Just like people should not look directly at the Sun, measuring instruments also need protection. After all, the intensity of the radiation on board the Solar Orbiter is 13 times higher than on Earth. The primary means of protection is a state-of-the-art heat shield that remains directed at the Sun at all times. A few holes can be opened for measurements. However, the instruments need to be protected too. In the case of STIX, this is provided by permanent beryllium protective filters and the use of an aluminum grid during solar eruptions. This grid can be placed in front of the 32 X-Ray detectors by means of two maxon RE 13 motors. The brushed DC drives are wired in parallel, enabling them to be used together or individually. This ensures a service life of ten years – the planned duration of the mission.
At Almatech, four engineers are continuously working on the detector system, which is called STIX-DEM. “It’s a challenge to develop a device that has never been built before and to test it to prove that it is going to function reliably,” says Senior Project Manager Fabrice Rottmeier. “At the same time, it’s a great experience and very motivating to be part of a scientific research program that investigates questions about the origin of the universe and the origin of life.”

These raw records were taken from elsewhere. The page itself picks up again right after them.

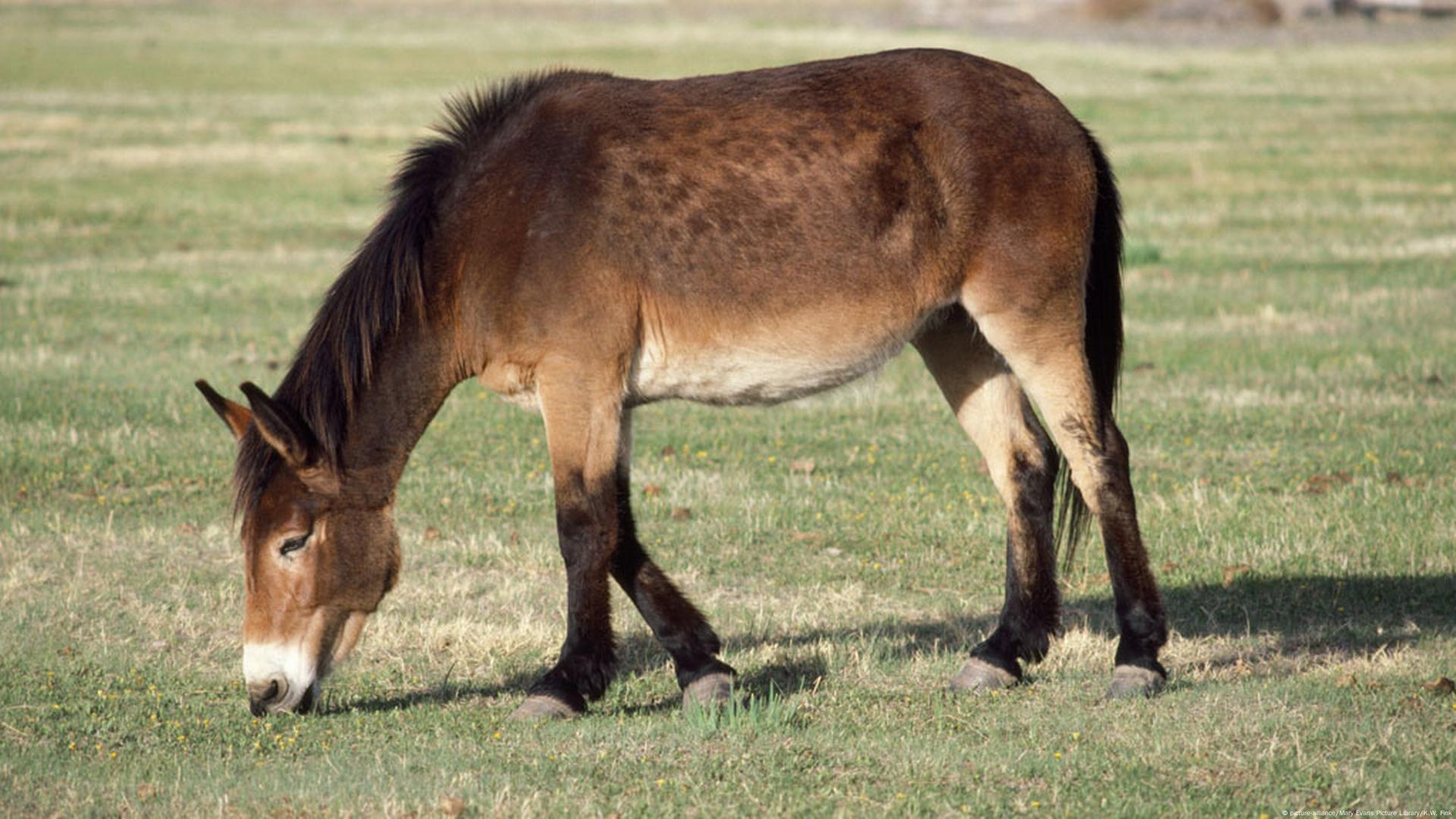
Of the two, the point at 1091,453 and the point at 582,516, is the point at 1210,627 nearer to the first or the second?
the point at 1091,453

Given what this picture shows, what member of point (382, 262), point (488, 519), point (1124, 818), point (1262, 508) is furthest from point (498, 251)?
point (1262, 508)

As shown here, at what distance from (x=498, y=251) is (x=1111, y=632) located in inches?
140

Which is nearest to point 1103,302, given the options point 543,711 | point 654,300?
point 654,300

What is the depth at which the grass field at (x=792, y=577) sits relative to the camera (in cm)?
564

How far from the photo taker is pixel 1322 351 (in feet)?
47.7

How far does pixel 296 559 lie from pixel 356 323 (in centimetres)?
95

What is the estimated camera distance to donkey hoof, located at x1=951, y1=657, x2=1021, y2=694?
6766mm

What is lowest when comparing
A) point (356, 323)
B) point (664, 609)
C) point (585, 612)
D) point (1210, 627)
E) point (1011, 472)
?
point (1210, 627)

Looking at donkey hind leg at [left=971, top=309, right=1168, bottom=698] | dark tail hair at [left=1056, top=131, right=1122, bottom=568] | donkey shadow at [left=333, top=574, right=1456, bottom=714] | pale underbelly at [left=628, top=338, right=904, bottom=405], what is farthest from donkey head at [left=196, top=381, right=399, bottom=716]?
dark tail hair at [left=1056, top=131, right=1122, bottom=568]

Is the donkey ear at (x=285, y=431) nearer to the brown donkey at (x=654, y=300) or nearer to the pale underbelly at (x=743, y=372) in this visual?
the brown donkey at (x=654, y=300)

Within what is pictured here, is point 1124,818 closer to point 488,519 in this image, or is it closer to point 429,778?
point 429,778

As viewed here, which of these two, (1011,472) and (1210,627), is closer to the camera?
(1011,472)

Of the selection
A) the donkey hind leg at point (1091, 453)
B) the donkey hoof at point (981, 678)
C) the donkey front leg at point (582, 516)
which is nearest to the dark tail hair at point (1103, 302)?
the donkey hind leg at point (1091, 453)

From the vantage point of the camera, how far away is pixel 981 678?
22.3 ft
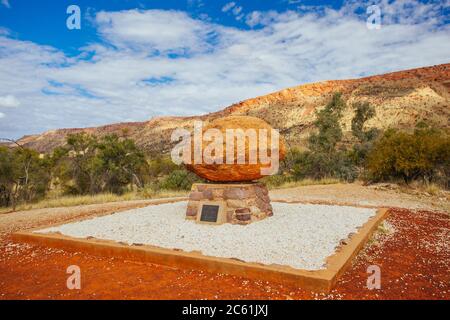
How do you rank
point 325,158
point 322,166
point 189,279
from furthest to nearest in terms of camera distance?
1. point 325,158
2. point 322,166
3. point 189,279

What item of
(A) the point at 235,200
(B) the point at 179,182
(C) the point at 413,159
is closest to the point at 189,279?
(A) the point at 235,200

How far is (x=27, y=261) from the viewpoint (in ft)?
16.6

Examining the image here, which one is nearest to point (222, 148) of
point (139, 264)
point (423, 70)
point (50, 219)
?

Weight is a critical factor for space projects. maxon motors come into their own here. Rottmeier: “With maxon drives we were able to build a shield that weighs less than 200 grams and survives vibrations, for example during the launch, without problems.” The renowned reliability and high quality of maxon motors were another selection criterion. He adds: “The support from their engineers is very flexible and all around great.”